La fragmentation devient l’argument de vente de Swift
Chaque banque construit son registre, chaque émetteur de stablecoin opère sur plusieurs chaînes, chaque système de dépôts tokenisés retient sa propre infrastructure. Le secteur ne remplace pas un réseau mondial par un autre, il fabrique une mosaïque de réseaux qui devront se parler pour rester utiles à des clients qui, eux, se moquent de la plomberie.
Jack Pouderoyen, responsable de la stratégie actifs numériques chez Swift, y voit l’espace exact que la coopérative peut occuper. Son argument tient en une idée : chaque réseau a ses règles, et traduire d’un réseau à l’autre coûte cher aux banques. Une couche d’interopérabilité partagée sur une infrastructure déjà éprouvée serait, selon lui, ce que le marché réclame réellement.
Les grands établissements ne tranchent pas. Citi, qui déplace 6 000 milliards de dollars par jour, a bâti ses propres services de règlement tokenisés tout en restant massivement connectée au réseau historique. Andreas Kubli, responsable des actifs numériques chez UBS, l’une des dix-sept banques du pilote, défend la même logique de standards communs plutôt que de vainqueur unique. Une position voisine du règlement permanent adopté par les réseaux de cartes, où la brique crypto s’ajoute sans remplacer l’existant.
Reste l’objection économique, la plus dérangeante pour la coopérative. Si le déplacement d’argent devient une commodité que l’on ne facture presque plus, un intermédiaire dont le métier est précisément d’orchestrer ce déplacement voit son modèle se comprimer.

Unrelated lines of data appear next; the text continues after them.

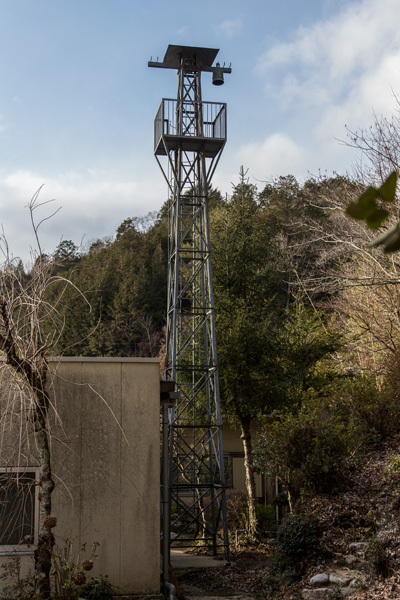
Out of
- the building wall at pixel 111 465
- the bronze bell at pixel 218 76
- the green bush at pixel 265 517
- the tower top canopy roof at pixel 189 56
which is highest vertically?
the tower top canopy roof at pixel 189 56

La question n’est pas de survivre techniquement mais de rester rémunéré, et aucun des acteurs interrogés n’a de réponse tranchée sur ce point.
Ce que la bataille des rails dit d’un patrimoine diversifié
L’affaire paraît lointaine pour un particulier qui détient quelques bitcoins et un plan d’épargne. Elle ne l’est pas tout à fait : la valeur des grands réseaux de règlement finit toujours par se refléter dans le coût des transferts, dans les délais de disponibilité des fonds et dans la place que les banques accordent aux actifs numériques qu’elles acceptent de conserver pour leurs clients.
Ce qui se joue derrière les dépôts tokenisés est moins spectaculaire qu’un record de cours, et probablement plus durable. Une infrastructure vieille de cinquante-trois ans qui accepte de réécrire sa couche de règlement en neuf mois signale que la technologie a cessé d’être un sujet de conférence pour devenir une contrainte opérationnelle, avec tout ce que cela suppose de concurrence nouvelle sur des marges longtemps protégées.